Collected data
══════════════════════════════

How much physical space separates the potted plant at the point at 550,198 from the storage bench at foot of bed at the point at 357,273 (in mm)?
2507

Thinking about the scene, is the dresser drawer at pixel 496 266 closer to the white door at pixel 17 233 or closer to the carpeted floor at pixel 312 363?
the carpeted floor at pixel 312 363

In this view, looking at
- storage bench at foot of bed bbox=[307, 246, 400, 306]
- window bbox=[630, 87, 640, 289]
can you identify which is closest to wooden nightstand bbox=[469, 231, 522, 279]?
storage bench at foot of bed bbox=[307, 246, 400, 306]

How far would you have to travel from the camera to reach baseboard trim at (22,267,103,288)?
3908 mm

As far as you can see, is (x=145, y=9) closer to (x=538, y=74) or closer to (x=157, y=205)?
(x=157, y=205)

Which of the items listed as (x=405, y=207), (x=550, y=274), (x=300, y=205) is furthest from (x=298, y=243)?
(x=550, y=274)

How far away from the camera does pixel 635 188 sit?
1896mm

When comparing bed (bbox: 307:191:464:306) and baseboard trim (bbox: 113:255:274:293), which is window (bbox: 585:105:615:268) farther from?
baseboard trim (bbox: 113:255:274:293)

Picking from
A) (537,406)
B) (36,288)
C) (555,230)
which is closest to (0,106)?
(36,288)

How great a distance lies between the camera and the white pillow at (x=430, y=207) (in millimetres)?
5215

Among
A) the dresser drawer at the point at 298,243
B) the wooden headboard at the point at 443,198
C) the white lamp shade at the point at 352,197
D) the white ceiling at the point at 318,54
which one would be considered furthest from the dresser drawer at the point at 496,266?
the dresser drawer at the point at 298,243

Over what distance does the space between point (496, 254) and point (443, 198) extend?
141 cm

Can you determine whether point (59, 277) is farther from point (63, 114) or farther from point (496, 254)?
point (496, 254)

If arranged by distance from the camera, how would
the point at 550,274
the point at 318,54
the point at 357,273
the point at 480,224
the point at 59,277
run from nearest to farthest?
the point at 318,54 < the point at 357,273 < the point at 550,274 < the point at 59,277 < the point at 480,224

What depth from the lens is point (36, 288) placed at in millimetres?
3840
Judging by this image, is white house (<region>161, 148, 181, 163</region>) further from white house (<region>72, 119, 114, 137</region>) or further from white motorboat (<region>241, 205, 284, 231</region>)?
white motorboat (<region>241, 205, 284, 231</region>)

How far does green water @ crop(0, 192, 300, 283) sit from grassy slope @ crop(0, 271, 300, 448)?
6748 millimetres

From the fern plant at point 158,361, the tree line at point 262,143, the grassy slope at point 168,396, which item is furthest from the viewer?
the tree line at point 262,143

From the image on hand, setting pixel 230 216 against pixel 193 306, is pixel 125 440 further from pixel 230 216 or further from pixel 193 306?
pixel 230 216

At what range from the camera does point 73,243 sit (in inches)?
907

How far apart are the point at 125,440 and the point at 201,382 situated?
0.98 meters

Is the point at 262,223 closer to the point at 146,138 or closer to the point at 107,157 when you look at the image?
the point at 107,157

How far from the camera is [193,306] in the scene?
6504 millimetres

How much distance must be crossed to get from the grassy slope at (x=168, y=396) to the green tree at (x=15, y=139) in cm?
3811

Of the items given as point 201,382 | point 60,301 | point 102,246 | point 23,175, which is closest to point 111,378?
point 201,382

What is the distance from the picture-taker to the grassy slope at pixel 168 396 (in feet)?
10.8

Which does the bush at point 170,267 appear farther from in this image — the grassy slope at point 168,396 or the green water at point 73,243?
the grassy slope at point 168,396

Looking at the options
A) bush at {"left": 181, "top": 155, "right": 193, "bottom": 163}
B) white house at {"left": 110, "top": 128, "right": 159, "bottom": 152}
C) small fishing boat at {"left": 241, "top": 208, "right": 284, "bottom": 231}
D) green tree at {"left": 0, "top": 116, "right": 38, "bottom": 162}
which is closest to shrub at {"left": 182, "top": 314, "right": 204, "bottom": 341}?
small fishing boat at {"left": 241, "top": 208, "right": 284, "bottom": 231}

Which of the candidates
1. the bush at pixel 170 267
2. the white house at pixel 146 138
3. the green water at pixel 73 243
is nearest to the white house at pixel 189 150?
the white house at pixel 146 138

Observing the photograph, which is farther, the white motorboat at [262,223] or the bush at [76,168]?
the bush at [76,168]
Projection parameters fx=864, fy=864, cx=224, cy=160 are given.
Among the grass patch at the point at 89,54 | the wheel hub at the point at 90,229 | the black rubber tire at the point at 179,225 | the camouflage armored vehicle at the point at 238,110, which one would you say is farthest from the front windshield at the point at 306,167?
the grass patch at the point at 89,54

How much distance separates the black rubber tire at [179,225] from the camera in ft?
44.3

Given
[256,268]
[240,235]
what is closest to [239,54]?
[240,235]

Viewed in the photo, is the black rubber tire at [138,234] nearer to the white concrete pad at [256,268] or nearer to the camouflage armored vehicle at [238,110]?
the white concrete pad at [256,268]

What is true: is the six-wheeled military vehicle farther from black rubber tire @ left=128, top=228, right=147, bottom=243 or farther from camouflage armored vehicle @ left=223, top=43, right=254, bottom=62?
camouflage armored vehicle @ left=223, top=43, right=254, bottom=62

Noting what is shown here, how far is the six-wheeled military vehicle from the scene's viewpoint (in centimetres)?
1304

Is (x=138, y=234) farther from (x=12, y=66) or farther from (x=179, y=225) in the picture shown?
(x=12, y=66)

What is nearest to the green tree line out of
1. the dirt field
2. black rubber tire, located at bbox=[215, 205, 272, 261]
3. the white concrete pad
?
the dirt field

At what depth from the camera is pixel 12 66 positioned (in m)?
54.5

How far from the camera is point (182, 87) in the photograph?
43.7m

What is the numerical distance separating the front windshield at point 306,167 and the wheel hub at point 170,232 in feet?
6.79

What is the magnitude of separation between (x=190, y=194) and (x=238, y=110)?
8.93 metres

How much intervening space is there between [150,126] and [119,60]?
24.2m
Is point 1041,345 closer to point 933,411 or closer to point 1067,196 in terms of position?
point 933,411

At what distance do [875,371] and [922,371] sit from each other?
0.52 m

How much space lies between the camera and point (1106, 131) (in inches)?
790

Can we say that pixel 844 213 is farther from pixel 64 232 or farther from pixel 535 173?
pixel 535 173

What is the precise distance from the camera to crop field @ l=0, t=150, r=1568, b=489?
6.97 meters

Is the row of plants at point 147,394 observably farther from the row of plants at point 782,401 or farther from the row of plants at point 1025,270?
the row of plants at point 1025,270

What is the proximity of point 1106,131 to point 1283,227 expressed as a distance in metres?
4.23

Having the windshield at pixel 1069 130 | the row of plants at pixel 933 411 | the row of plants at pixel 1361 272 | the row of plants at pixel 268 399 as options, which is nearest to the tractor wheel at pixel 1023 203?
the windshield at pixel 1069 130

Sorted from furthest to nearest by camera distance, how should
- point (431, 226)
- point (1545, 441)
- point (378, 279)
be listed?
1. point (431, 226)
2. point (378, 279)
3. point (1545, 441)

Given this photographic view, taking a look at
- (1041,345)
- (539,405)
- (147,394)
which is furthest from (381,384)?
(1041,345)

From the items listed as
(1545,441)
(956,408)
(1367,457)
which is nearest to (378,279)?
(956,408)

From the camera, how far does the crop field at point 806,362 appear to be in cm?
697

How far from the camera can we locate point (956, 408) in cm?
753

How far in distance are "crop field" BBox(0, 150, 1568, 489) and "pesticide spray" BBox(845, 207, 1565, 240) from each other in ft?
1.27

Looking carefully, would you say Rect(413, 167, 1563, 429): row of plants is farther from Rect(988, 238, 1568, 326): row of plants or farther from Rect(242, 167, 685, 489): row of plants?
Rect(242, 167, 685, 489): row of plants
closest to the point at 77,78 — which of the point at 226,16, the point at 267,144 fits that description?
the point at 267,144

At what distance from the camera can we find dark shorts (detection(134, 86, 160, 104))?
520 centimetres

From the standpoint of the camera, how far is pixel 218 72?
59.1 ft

══════════════════════════════

**What this task involves**
Transcribe verbatim the lines of the records starting at the line that contains "How much intervening" and ending at the line that contains "6.97 meters", with both of those lines included.

**Result of this exercise**
How much intervening space is there between [150,126] and [119,60]?
24.2m
Is point 1041,345 closer to point 933,411 or closer to point 1067,196 in terms of position?
point 933,411

At what distance do [875,371] and [922,371] sit from each other?
0.52 m

How much space lies between the camera and point (1106, 131) (in inches)?
790

Can we say that pixel 844 213 is farther from pixel 64 232 or farther from pixel 535 173?
pixel 535 173

What is the precise distance from the camera to crop field @ l=0, t=150, r=1568, b=489?
6.97 meters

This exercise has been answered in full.